◆ Information shown:
##############################
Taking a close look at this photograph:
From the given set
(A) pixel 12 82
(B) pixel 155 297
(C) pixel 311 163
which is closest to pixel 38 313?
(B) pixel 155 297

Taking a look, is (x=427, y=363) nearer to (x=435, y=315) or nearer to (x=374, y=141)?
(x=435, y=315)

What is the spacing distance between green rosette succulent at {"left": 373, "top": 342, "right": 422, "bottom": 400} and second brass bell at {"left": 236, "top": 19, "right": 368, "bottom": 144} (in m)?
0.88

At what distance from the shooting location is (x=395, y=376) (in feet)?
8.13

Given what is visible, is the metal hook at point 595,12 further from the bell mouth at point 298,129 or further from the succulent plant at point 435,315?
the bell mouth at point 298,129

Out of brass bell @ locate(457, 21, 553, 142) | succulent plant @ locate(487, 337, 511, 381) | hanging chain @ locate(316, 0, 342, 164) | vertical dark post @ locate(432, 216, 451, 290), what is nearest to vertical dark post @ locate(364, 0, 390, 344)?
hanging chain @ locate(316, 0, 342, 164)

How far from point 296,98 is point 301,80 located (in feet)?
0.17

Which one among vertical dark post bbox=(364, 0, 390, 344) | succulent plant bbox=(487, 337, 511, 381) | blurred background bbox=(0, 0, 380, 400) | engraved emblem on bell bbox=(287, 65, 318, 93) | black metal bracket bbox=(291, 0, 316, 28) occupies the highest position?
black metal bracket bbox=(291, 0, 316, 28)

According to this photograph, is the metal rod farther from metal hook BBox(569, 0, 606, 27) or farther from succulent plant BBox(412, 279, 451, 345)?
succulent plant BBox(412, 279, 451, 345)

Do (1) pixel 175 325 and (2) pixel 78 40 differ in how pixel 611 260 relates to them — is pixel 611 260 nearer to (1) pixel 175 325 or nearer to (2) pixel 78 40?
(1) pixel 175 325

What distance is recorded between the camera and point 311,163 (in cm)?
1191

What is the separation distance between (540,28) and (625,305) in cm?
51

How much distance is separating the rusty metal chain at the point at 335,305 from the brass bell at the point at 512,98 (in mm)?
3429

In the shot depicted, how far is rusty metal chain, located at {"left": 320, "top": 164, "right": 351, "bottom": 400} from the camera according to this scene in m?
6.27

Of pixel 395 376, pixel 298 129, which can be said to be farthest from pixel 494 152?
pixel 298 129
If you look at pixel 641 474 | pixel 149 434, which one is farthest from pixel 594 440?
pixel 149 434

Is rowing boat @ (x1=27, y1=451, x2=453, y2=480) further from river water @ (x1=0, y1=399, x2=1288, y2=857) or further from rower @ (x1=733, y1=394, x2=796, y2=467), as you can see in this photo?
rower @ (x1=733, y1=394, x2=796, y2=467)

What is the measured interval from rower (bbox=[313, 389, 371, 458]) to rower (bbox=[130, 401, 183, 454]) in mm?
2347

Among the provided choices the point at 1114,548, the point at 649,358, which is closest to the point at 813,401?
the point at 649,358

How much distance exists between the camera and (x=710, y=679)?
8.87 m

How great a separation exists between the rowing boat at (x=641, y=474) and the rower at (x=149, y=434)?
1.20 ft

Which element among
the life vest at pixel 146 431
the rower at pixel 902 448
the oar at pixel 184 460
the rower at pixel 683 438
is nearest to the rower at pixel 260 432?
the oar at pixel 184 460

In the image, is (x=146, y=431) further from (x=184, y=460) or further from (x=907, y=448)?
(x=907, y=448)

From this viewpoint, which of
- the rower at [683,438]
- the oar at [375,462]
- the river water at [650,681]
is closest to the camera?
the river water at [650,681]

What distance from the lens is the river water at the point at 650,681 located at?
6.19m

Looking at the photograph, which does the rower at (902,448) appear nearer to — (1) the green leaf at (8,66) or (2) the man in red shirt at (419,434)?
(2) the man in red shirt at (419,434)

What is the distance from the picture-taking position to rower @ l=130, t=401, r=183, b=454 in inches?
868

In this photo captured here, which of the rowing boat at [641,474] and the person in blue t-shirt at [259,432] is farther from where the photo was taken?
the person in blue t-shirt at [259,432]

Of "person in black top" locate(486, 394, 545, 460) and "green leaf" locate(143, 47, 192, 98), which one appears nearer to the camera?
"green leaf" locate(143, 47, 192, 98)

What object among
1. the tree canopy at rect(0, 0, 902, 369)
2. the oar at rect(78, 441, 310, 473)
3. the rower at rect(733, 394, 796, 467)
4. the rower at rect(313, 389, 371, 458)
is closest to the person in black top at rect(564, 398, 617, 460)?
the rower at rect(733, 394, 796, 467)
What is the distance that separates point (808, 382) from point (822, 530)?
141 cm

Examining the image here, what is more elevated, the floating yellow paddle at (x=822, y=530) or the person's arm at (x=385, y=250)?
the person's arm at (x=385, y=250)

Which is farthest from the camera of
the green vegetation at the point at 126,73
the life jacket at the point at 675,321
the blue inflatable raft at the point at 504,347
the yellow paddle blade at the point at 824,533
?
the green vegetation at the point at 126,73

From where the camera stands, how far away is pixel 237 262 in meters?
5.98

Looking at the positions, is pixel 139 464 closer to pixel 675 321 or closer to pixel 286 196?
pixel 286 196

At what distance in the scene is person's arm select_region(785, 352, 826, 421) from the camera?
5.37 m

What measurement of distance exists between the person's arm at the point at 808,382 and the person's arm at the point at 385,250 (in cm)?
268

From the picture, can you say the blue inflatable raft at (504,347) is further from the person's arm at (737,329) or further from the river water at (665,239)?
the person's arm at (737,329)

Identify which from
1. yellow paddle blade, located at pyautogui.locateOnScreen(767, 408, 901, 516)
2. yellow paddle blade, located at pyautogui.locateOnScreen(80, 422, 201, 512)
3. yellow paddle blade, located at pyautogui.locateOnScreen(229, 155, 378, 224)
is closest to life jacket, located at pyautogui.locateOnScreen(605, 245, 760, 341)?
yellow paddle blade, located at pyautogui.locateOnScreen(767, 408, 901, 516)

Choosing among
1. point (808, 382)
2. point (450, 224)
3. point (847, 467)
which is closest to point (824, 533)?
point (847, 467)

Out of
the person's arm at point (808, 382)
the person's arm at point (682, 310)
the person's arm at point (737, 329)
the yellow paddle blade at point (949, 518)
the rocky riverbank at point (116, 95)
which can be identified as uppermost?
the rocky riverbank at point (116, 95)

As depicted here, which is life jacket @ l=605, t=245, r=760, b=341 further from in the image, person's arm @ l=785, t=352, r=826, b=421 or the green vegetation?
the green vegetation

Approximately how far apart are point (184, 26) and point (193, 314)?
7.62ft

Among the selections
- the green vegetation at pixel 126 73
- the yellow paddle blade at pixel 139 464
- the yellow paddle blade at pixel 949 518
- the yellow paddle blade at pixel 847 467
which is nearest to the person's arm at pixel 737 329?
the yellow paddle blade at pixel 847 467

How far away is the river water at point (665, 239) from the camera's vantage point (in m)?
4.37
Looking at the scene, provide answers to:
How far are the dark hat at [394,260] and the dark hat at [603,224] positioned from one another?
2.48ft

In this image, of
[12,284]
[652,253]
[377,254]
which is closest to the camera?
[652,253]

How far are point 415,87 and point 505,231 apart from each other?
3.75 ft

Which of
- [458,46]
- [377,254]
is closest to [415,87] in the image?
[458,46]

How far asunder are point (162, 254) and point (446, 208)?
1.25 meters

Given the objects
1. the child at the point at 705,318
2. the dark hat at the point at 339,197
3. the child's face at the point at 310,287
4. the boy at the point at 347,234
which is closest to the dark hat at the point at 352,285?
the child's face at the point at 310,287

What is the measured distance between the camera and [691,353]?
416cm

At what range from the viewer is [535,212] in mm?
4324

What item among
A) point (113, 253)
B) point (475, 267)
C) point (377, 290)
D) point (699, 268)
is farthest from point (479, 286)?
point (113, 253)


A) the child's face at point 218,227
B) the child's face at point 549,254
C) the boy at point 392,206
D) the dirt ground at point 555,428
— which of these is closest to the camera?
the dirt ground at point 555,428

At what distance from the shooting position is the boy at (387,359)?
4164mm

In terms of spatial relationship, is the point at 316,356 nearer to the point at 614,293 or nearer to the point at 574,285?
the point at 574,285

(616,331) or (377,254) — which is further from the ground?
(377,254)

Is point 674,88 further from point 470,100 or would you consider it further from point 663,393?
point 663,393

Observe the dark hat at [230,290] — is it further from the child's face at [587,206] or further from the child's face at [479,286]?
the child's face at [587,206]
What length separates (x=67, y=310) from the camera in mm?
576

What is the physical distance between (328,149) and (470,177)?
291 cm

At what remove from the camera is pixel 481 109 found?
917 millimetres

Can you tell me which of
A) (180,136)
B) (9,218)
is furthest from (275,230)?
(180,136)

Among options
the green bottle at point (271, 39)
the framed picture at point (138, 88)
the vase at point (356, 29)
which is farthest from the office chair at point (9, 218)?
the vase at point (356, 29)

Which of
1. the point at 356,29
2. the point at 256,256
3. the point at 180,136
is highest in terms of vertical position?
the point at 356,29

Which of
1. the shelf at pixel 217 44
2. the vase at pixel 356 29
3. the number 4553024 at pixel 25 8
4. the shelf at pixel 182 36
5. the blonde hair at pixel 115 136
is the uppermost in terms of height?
##############################
◆ Exercise aim: Leave out every line before the one containing "Can you tell me which of"; set down that line and all remaining lines of the material exactly.

◆ Written response:
Can you tell me which of
A) (180,136)
B) (9,218)
is furthest from (275,230)?
(180,136)

Among options
the green bottle at point (271, 39)
the framed picture at point (138, 88)
the vase at point (356, 29)
which is farthest from the office chair at point (9, 218)?
the vase at point (356, 29)

Which of
1. the point at 356,29
2. the point at 256,256
3. the point at 180,136
is highest in terms of vertical position?
the point at 356,29

Which of
1. the shelf at pixel 217 44
2. the vase at pixel 356 29
3. the number 4553024 at pixel 25 8
4. the shelf at pixel 182 36
5. the blonde hair at pixel 115 136
is the uppermost in terms of height?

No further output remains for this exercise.